→ **Document passage**

-- Start --

Let's return to example of our 3-layer model, and work through the back-propagation. Remember, ultimately we want to compute:

\begin{equation}
\nabla_{\vec{W}} L = [\frac{\partial L}{\partial w_{1}^{(1)}}, \frac{\partial L}{\partial w_{1}^{(2)}}, \frac{\partial L}{\partial w_{2}}, \frac{\partial L}{\partial w_{3}}]
\end{equation}

According to back-propagation, we should start with layer 3 and compute $\frac{\partial L}{\partial f_3}$ (for whatever function $L$ we choose). Armed with this, we compute the derivative involving layer 3's parameter: 

\begin{align*}
\frac{\partial L}{\partial w_{3}} &= \frac{\partial L}{\partial f_3}\frac{\partial f_3}{\partial w_{3}} \\
\end{align*}

Next, we move to layer 2. We must compute $\frac{\partial f_3}{\partial f_2}$ and utilize $\frac{\partial L}{\partial f_3}$, so that we can compute:
\begin{align*}
\frac{\partial L}{\partial f_2} &= \frac{\partial L}{\partial f_3}\frac{\partial f_3}{\partial f_2}
\end{align*}

This enables us to compute the derivative involving layer 2's parameter:
\begin{align*}
\frac{\partial L}{\partial w_{2}} &= \frac{\partial L}{\partial f_2}\frac{\partial f_2}{\partial w_{2}}\\
\end{align*}

Finally, we iterate the same process, but for layer 1:
\begin{align*}
\frac{\partial L}{\partial f_1} &= \frac{\partial L}{\partial f_2}\frac{\partial f_2}{\partial f_1}
\end{align*}

This finally helps us to compute the derivatives for **both** of layer-1's parameters:
\begin{align*}
\frac{\partial L}{\partial w_{1}^{(1)}} &= \frac{\partial L}{\partial f_1}\frac{\partial f_1}{\partial w_{1}^{(1)}} \\
\frac{\partial L}{\partial w_{1}^{(2)}} &= \frac{\partial L}{\partial f_1}\frac{\partial f_1}{\partial w_{1}^{(2)}} \\
\end{align*}

Let's not forget why we are doing all of this. Computing the gradient allows us to update the values of our learnable parameters via the gradient-descent process, so that the next forward pass on the same data will (hopefully) produce "better" results:
\begin{align*}
\vec{W}_{new} = \vec{W}_{old} - \delta \nabla L
\end{align*}

This was a rather comprehensive look at the forward-pass and back-propagation in the abstract. In the next section you will be see how the process of carrying out these computations can be facilitated, conceptually at least, by thinking in terms of a **computational graph** whose nodes are variables and operations, and whose edges indicate their relationships. While many find this process to be useful, be mindful of the fact that it is ultimately just a rehash of the chain rule and nothing more.

-- End --

→ **What this exercise asks**
(1) List every learnable parameter that appears in the gradient at the start of the back-propagation passage.
(2) Answer these from the back-propagation passage:
(a) With which layer does back-propagation start?
(b) How many parameters does layer 1 have?
(c) In a computational graph, what are the nodes?
(3) Carry on the back-propagation passage from its last sentence.

→ **Extracted information**
-- Start --

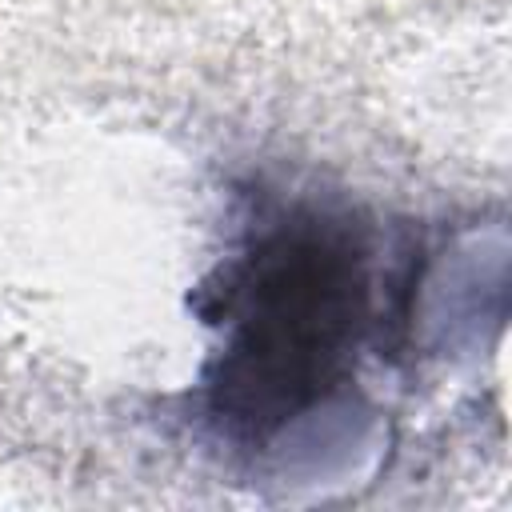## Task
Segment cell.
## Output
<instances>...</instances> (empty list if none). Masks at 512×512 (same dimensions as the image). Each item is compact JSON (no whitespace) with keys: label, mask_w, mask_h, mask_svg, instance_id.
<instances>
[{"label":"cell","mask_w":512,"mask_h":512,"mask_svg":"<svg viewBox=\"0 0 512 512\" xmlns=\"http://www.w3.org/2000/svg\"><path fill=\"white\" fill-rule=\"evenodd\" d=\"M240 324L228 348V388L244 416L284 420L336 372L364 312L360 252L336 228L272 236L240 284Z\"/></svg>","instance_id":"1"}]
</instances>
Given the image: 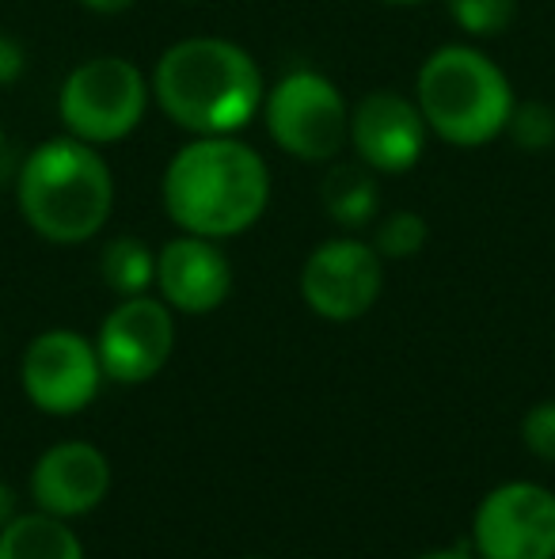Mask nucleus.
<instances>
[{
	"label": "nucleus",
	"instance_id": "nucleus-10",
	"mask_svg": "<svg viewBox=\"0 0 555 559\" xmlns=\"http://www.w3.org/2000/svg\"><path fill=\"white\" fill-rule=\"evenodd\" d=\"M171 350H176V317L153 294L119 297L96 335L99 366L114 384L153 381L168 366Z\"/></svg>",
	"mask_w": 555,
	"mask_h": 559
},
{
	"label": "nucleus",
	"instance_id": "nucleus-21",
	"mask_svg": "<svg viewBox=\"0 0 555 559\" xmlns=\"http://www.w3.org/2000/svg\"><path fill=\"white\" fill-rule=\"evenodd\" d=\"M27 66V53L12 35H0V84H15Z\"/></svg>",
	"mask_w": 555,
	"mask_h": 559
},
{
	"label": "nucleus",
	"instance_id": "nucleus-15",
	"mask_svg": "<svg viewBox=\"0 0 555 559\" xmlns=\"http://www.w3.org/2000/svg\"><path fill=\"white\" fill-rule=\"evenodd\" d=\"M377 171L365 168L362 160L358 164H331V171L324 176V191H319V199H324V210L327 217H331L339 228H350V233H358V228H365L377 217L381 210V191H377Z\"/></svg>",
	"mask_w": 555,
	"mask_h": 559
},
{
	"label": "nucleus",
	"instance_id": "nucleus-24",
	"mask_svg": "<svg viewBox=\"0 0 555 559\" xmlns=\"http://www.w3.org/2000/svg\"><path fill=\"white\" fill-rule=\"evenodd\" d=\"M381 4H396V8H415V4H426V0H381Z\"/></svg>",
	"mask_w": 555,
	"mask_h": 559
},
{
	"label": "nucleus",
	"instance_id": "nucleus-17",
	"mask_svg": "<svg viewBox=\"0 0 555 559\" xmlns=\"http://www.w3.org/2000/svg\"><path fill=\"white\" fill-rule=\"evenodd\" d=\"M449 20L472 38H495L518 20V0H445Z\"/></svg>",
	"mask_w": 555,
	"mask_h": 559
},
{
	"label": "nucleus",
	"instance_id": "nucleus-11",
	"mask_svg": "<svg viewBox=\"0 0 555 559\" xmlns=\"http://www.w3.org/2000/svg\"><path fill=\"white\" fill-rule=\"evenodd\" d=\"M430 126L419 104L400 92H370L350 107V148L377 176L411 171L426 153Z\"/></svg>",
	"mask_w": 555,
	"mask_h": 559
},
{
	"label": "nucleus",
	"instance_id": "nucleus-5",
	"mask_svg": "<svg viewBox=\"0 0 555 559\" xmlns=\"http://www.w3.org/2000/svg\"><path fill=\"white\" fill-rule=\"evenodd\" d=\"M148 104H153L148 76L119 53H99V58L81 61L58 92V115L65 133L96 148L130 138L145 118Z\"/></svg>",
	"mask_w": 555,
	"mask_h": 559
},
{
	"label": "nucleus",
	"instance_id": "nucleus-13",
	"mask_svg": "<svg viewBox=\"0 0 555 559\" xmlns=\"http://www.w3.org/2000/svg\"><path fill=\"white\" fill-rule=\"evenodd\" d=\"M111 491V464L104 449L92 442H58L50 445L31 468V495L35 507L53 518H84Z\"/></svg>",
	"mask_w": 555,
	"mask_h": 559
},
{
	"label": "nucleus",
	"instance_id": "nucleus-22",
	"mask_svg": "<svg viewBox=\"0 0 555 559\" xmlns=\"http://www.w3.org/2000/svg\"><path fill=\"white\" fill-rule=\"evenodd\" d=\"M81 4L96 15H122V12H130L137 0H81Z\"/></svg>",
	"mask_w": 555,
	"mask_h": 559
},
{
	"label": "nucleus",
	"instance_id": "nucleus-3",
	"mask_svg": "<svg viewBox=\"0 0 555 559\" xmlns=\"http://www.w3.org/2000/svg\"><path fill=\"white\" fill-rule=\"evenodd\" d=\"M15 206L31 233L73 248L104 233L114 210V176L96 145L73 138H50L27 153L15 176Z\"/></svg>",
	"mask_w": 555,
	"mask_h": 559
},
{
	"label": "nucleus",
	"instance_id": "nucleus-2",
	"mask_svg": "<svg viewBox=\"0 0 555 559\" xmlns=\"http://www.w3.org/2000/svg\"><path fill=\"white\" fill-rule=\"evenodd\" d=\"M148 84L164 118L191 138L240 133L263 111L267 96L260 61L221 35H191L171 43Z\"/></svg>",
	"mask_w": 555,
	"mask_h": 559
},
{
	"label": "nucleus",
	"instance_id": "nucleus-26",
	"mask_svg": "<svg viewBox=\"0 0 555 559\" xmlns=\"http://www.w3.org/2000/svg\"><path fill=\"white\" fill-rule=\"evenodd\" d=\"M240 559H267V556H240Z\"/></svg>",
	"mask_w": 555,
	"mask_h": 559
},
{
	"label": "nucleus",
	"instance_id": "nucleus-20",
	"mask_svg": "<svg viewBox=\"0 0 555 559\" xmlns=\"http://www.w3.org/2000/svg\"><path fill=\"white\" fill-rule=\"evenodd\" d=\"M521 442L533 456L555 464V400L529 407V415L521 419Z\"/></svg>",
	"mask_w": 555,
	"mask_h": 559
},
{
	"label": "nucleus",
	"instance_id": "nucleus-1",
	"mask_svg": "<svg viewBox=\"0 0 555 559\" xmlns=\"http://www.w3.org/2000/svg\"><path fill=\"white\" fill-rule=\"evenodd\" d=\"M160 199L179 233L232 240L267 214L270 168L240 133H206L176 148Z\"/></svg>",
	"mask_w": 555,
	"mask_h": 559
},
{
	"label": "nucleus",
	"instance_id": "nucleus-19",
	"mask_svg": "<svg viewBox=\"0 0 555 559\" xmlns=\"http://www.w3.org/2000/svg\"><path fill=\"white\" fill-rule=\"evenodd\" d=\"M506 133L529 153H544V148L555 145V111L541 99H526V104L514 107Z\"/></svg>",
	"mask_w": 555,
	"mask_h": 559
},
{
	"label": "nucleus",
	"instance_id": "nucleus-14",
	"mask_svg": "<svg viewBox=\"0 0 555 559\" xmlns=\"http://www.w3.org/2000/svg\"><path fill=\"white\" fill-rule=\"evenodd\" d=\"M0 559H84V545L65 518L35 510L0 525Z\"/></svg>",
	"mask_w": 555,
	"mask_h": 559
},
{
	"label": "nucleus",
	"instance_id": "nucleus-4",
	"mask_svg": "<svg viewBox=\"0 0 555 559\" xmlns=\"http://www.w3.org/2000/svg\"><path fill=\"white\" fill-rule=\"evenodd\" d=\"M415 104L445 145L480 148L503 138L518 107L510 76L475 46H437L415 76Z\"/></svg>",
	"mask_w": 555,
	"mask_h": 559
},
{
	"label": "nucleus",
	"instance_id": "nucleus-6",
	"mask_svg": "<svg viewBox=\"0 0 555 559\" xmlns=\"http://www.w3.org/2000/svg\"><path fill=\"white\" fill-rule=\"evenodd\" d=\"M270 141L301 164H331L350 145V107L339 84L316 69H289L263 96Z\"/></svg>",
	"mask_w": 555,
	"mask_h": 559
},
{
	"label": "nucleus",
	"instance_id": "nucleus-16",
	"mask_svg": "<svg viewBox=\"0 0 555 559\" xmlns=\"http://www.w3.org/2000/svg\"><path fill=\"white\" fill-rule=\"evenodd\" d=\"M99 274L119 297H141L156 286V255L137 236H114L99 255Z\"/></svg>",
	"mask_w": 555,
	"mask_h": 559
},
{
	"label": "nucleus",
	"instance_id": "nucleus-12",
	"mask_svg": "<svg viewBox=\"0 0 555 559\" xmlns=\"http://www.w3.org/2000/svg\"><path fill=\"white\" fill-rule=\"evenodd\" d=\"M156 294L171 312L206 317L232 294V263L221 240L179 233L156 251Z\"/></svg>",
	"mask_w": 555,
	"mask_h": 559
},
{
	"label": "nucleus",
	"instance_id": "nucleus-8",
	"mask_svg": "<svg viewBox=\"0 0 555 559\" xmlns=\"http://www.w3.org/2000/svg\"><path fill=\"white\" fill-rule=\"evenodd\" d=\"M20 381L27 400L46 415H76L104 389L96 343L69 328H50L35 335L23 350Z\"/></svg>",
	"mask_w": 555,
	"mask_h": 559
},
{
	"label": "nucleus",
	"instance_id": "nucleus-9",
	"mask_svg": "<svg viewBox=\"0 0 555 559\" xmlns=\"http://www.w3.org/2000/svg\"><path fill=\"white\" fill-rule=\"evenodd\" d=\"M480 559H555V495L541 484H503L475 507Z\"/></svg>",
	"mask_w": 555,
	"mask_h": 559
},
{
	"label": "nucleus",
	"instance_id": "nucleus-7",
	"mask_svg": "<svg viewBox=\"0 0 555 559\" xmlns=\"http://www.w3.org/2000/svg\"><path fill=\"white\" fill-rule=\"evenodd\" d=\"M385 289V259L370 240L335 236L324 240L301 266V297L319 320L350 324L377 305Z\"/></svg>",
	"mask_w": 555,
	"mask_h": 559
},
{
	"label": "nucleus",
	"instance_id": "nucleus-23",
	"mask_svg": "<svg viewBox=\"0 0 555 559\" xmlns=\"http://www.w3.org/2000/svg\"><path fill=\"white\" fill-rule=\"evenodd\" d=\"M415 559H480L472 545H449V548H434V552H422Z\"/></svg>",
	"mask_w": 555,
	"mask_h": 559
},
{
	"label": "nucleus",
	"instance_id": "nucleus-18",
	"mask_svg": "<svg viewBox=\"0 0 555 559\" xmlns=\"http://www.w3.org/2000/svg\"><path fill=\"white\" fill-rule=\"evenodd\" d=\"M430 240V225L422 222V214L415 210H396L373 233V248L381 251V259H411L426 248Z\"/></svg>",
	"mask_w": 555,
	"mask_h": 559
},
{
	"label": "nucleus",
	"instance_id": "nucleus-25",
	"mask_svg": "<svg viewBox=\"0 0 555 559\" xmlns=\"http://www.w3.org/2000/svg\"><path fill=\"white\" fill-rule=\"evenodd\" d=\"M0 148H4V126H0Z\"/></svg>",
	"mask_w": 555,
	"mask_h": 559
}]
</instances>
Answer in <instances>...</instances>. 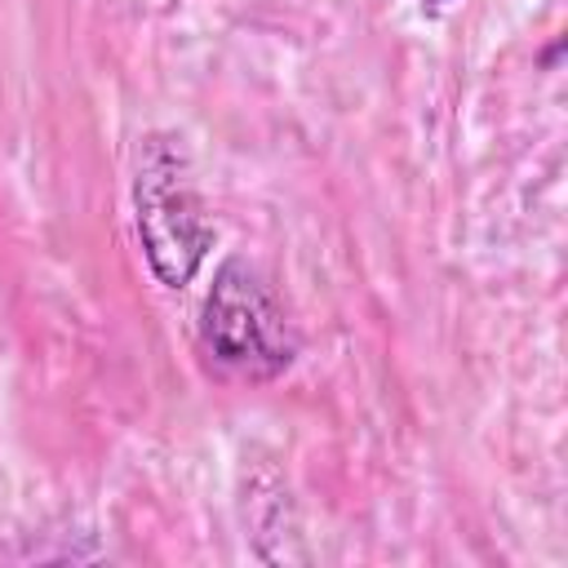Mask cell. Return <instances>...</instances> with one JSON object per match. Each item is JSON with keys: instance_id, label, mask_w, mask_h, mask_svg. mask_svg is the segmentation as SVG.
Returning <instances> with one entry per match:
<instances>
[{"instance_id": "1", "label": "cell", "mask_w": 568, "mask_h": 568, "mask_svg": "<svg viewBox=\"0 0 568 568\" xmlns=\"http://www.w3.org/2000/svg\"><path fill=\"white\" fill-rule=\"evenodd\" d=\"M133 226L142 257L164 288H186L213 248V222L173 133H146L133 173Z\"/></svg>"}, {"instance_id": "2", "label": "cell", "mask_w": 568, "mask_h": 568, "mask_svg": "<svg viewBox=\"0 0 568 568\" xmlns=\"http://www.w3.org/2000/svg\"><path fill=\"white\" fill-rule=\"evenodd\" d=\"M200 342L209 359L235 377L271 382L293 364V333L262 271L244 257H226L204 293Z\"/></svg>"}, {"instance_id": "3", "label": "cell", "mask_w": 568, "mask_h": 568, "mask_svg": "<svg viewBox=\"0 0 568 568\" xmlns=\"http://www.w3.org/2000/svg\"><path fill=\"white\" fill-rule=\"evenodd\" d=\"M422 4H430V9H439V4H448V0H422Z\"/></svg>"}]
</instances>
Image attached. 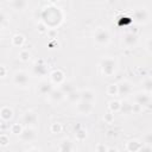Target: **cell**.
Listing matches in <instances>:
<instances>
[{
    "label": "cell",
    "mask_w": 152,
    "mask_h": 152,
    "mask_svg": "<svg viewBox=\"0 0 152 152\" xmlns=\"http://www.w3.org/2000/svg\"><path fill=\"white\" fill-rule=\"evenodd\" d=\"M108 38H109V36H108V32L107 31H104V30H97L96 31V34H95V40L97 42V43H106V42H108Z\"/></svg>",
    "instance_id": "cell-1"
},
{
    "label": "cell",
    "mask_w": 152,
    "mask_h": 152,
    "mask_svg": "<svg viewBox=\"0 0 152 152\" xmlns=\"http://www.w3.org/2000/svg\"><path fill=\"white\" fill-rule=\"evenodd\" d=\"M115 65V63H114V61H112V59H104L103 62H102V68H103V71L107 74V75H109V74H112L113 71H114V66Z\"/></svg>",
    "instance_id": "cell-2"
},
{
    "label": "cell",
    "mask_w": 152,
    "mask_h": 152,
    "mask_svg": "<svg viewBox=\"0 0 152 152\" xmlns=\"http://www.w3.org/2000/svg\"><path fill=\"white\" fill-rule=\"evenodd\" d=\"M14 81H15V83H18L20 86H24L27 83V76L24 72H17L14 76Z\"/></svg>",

-- End --

→ **Solved tasks**
(1)
- w_1^(1)
- w_1^(2)
- w_2
- w_3

(2)
(a) Layer 3.
(b) Two.
(c) Variables and operations.

(3)
## Computing the Numerical Gradient
If we want to leverage composite functions for machine learning, we'll need to think of a practical way to compute gradients. Specifically, we'll need to employ a method that computes the derivative of $L$ _at a particular value of_ $\vec{W}$, say, $\vec{W} = \vec{W_{c}}$, corresponding to the current state of our model's parameters, and given a particular piece of training data, $x = x_{c}$. That is, we do not need to compute the _functional form_ of the gradient, only its *value* given the current values of our model's parameters and our training data. Think back to the blindfolded hiker analogy for gradient descent -  we only assess the topology of where we are currently standing to decide our next move. 

The approach for doing this will involve two main steps

* **forward pass**: Using the current values of $x = x_{c}$ and $\vec{W} = \vec{W}_{c}$, compute $\hat{y}$
* **back propagation**: Use $\hat{y}$ to compute $L$. Then, using back-propagation, compute the **evaluated** derivatives as you work backwards through the layers. $\frac{\partial L}{\partial W_j}\Bigr|_{(x_{c}; \vec{W}_{c})}$, so as to arrive at the value of $\nabla L = [..., \frac{\partial L}{\partial W_j}\Bigr|_{(x_{c}; \vec{W}_{c})}, ...]$.

Taking from the example in the previous section, suppose $\vec{W}_{c} = [-1.2, 3.1, 4.0 , 10]$ and $x_c = 2.5$, we compute

\begin{align*}
\frac{\partial L}{\partial f_3}\Bigr|_{(x_{c}; \vec{W}_{c})}
\end{align*}

which is a *number*  - we evaluated the function $\frac{\partial L}{\partial f_3}$ at $(x_{c}; \vec{W}_{c})$.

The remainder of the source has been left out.